> Required work:
1. State whether each statement agrees with the notebook on the News Category Dataset: (a) the notebook installs the sentence-transformers package; (b) the dataset is prepared for an experiment in training a model from scratch; (c) outside Google Colab, the dataset is read from the path './News_Category_Dataset_v3.json'. For each, answer yes or no and quote the words of the notebook that decide it.
2. Please print the passage of the notebook on the News Category Dataset between "Read the downloaded" and "jdata = f.read()", inclusive.

In this notebook we download the [News Category Dataset](https://www.kaggle.com/datasets/rmisra/news-category-dataset) from Kaggle and prepare it for a small experiment of model fine-tuning, validation, and testing.

Install all necessary packages

In [1]:
!pip install sentence-transformers



Import all necessary libraries

In [2]:
import os
import pandas as pd
import json
from sklearn.model_selection import train_test_split
from sentence_transformers import SentenceTransformer
from sklearn.decomposition import PCA
from sklearn.manifold import TSNE
import numpy as np
import plotly.graph_objs as go

Utility function to download a dataset from Kaggle. If running on Google Colab, it expects you to upload your *kaggle.json* file containing your Kaggle API credentials by clicking the widget. If not, you need to manually upload your *kaggle.json* file.

In [3]:
def download_kaggle_dataset():
    if 'google.colab' in str(get_ipython()):
      from google.colab import files
      import zipfile

      uploaded = files.upload()
      os.makedirs('/root/.kaggle', exist_ok=True)
      os.rename('kaggle.json', '/root/.kaggle/kaggle.json')
      os.chmod('/root/.kaggle/kaggle.json', 600)

      !kaggle datasets download -d rmisra/news-category-dataset

      with zipfile.ZipFile('/content/news-category-dataset.zip', 'r') as zip_ref:
        zip_ref.extractall('/content/news-category-dataset')

    else:
      import kaggle
      kaggle.api.dataset_download_files('rmisra/news-category-dataset', path='.', unzip=True)

    print('Dataset downloaded and extracted.')

In [4]:
download_kaggle_dataset()

Saving kaggle.json to kaggle.json
news-category-dataset.zip: Skipping, found more recently modified local copy (use --force to force download)
Dataset downloaded and extracted.


Read the downloaded dataset into a Pandas dataframe

In [5]:
if 'google.colab' in str(get_ipython()):
  df_path = '/content/news-category-dataset/News_Category_Dataset_v3.json'
else:
  df_path = './News_Category_Dataset_v3.json'

with open(df_path,'r') as f:
    jdata = f.read()

df = pd.DataFrame.from_records([json.loads(line) for line in jdata.split('\n') if line])

> Excerpted data:
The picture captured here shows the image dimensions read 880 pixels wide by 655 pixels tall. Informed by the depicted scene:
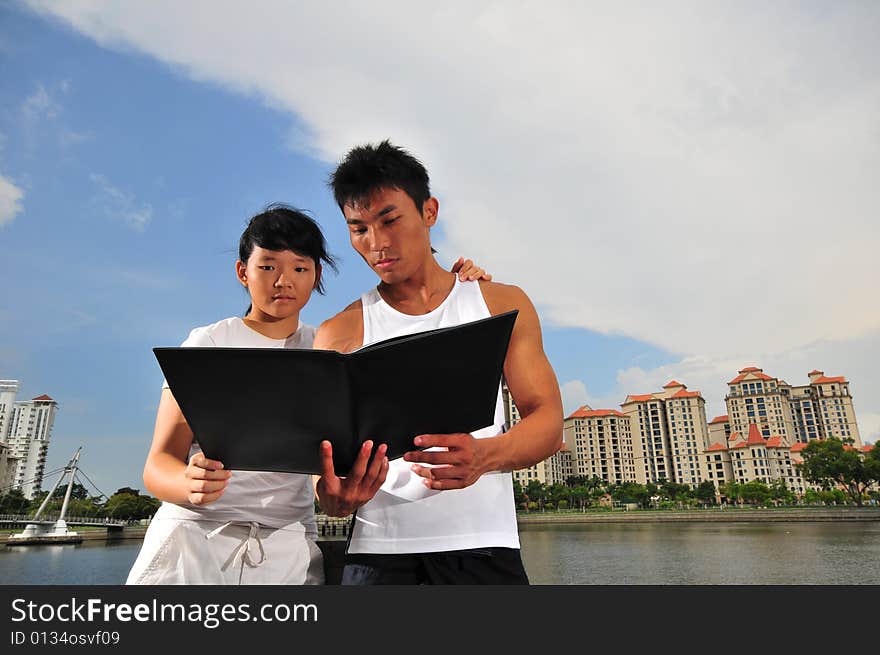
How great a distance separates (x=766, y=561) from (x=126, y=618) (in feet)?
70.9

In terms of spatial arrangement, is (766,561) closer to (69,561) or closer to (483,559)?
(483,559)

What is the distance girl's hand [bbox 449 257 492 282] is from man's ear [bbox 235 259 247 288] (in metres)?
0.55

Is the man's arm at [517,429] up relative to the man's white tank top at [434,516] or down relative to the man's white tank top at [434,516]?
up

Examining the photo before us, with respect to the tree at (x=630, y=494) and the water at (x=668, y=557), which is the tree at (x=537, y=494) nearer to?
the tree at (x=630, y=494)

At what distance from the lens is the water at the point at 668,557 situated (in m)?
15.9

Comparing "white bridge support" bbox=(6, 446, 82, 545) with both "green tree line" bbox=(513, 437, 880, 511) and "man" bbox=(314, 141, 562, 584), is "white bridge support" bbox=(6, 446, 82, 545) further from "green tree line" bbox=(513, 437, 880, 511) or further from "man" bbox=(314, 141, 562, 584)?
"man" bbox=(314, 141, 562, 584)

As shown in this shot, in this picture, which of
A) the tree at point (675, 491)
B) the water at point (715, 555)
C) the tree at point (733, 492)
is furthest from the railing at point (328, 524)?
the tree at point (675, 491)

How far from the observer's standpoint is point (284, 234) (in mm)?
1425

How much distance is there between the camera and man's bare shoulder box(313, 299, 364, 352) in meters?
1.23

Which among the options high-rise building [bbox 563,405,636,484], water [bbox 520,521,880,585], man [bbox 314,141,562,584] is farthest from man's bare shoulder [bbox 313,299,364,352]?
high-rise building [bbox 563,405,636,484]

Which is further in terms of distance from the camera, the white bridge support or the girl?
the white bridge support

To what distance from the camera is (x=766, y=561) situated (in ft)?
59.9

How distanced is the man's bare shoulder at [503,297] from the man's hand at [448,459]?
0.41 meters

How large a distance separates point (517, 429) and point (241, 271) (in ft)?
2.88
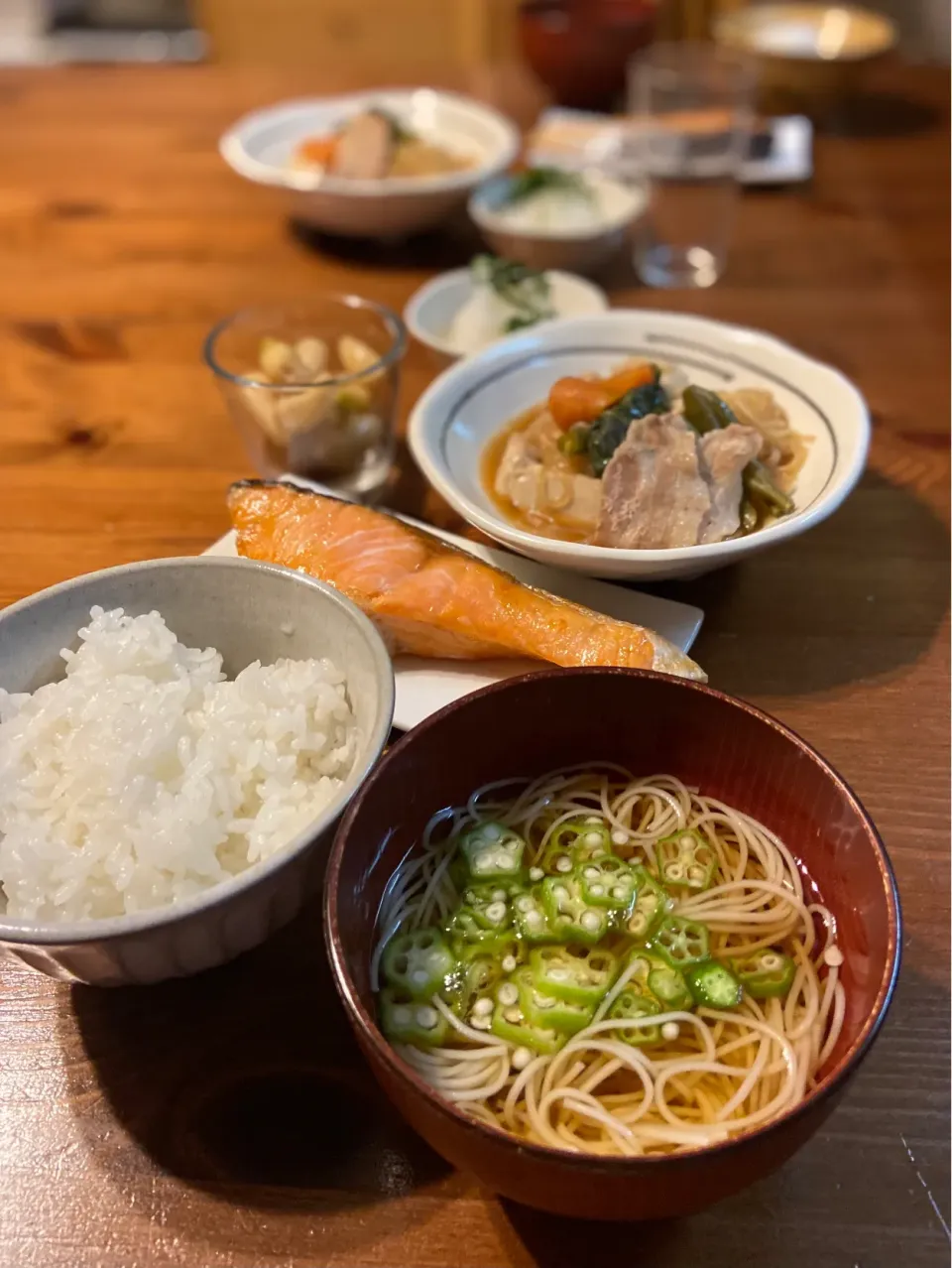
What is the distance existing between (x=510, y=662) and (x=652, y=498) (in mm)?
323

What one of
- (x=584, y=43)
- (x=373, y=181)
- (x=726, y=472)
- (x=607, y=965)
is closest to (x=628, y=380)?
(x=726, y=472)

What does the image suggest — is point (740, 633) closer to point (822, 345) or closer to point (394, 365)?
point (394, 365)

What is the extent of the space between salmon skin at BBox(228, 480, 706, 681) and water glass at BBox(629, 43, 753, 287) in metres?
1.29

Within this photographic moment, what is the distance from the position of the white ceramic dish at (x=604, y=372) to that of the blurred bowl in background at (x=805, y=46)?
1.69m

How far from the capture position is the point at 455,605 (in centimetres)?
123

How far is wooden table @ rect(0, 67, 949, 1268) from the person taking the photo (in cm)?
86

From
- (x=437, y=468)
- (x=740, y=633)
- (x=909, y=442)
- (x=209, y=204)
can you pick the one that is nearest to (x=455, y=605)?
(x=437, y=468)

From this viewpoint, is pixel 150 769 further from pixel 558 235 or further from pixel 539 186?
pixel 539 186

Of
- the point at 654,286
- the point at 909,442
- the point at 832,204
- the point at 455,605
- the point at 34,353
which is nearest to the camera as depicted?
the point at 455,605

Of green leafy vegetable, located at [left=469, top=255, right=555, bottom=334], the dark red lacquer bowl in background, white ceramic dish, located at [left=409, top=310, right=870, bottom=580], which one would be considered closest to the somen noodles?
the dark red lacquer bowl in background

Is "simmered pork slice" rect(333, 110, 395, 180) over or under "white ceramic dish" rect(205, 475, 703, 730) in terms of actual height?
over

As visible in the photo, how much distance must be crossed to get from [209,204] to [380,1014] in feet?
7.76

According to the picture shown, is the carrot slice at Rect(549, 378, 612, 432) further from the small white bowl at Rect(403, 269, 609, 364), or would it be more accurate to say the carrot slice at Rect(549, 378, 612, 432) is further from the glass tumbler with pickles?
the small white bowl at Rect(403, 269, 609, 364)

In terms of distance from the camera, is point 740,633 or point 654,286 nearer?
point 740,633
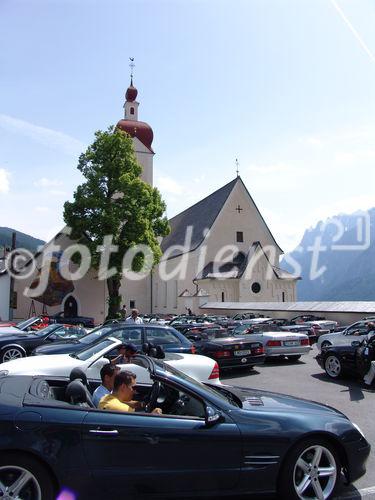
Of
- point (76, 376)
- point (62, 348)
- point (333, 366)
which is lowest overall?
point (333, 366)

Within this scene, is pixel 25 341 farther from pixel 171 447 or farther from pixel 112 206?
pixel 112 206

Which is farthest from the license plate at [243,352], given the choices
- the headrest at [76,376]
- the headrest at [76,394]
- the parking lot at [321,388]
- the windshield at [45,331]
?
the headrest at [76,394]

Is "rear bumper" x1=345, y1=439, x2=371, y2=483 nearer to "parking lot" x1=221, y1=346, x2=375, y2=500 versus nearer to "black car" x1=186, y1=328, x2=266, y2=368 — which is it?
"parking lot" x1=221, y1=346, x2=375, y2=500

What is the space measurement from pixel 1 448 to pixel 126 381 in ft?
4.32

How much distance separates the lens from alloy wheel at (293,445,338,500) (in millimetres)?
4129

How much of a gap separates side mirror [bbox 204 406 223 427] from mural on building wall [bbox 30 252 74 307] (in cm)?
3391

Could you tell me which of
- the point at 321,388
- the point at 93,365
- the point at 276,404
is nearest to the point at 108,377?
the point at 276,404

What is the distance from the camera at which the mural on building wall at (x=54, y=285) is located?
1409 inches

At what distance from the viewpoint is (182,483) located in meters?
3.84

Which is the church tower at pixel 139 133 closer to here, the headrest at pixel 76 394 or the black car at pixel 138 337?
the black car at pixel 138 337

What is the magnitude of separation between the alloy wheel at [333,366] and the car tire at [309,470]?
7.35 m

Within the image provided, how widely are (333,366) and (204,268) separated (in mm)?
35904

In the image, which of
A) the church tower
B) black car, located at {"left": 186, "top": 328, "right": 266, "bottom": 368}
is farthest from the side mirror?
the church tower

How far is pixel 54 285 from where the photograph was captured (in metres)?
36.2
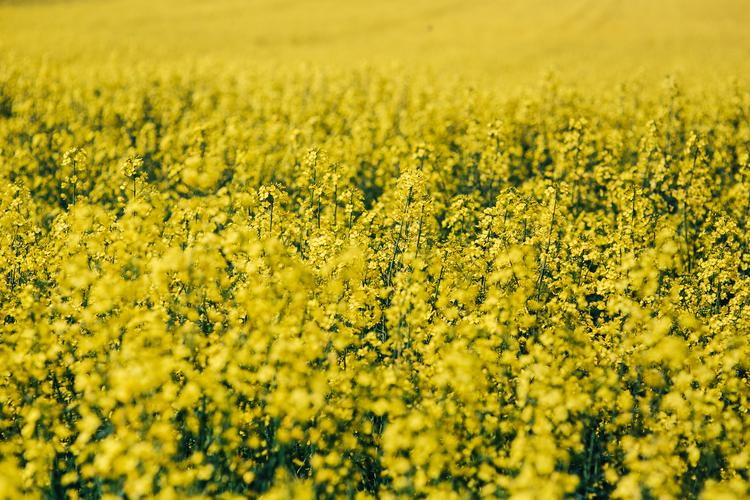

> Responses to the exercise:
1.
(a) Yes: "!pip install sentence-transformers"
(b) No: "prepare it for a small experiment of model fine-tuning, validation, and testing"
(c) Yes: "df_path = './News_Category_Dataset_v3.json'"

2.
Read the downloaded dataset into a Pandas dataframe

In [5]:
if 'google.colab' in str(get_ipython()):
  df_path = '/content/news-category-dataset/News_Category_Dataset_v3.json'
else:
  df_path = './News_Category_Dataset_v3.json'

with open(df_path,'r') as f:
    jdata = f.read()